Even though its nowhere documented, not all of them are poor and there are families who are able to pay their way through to travel northwest for a better life in Europe.
Aviation access security has also become an issue past 9/11.
This means that passengers at small airport aprons where aircraft fly from there to International airports (where airliners then depart for other large hubs) cannot be left unattended/unescorted.

This is the part I don’t understand. What have private flights to do with refugees coming by boat (or land)! Particularly private flights arriving from the rest of the EU?

While it is conceivable that refugees are flown in by private aircraft (we did have one case in Sweden last year), surely the number of people this could involve would be completely negligible. And “9/11 access security” is a non-issue in many places.

ESKC (Uppsala/Sundbro), Sweden

Airborne_Again wrote:

What have private flights to do with refugees coming by boat (or land)! Particularly private flights arriving from the rest of the EU?

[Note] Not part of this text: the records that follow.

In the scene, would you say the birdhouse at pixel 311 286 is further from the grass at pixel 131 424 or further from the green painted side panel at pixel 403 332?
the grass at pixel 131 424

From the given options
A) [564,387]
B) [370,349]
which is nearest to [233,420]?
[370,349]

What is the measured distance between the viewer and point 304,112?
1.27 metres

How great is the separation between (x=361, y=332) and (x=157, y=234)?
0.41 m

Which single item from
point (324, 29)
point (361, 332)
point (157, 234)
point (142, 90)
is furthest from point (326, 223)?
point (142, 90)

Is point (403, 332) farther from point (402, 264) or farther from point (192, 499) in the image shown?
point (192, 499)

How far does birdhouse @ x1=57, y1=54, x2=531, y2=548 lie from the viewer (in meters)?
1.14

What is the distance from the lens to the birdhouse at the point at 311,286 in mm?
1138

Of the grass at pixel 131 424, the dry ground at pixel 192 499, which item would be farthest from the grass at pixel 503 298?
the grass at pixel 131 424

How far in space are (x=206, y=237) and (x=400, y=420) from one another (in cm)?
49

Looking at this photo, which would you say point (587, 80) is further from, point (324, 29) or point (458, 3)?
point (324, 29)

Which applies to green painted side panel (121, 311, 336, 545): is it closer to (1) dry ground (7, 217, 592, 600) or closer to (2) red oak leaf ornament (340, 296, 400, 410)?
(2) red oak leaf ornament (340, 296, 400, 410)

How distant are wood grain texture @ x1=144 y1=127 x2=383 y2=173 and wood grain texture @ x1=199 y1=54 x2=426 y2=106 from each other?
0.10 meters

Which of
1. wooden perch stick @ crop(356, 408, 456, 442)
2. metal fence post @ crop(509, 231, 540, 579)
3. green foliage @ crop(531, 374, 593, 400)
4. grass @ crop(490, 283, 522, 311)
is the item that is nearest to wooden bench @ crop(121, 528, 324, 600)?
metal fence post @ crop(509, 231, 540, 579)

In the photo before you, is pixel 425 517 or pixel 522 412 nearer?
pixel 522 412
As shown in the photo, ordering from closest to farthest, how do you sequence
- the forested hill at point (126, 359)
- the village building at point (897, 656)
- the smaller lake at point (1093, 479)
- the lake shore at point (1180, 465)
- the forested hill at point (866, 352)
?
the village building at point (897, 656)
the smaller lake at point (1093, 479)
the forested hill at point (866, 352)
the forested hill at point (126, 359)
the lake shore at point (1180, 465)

Don’t think about the usual private flights on a return trip from EU.
Think about a “vehicle” that is able to transport people/goods fast by air.
This is how they see it.
What they need to (try to) guarantee is that no unlawful transport of people/goods will be able to take place.
The pressure is there from the few who may have the ability to pay serious cash for it.
Its nowhere documented but its there, usually for easier methods like sea vessels, but all authorities including coast guard are on high alert H24.
Once it happens once, totalitarian measures are taken.
Read this from 2016, you can use translation to figure out what happened.
It took place from an unattended ZZZZ field, but still the price is paid by all of us.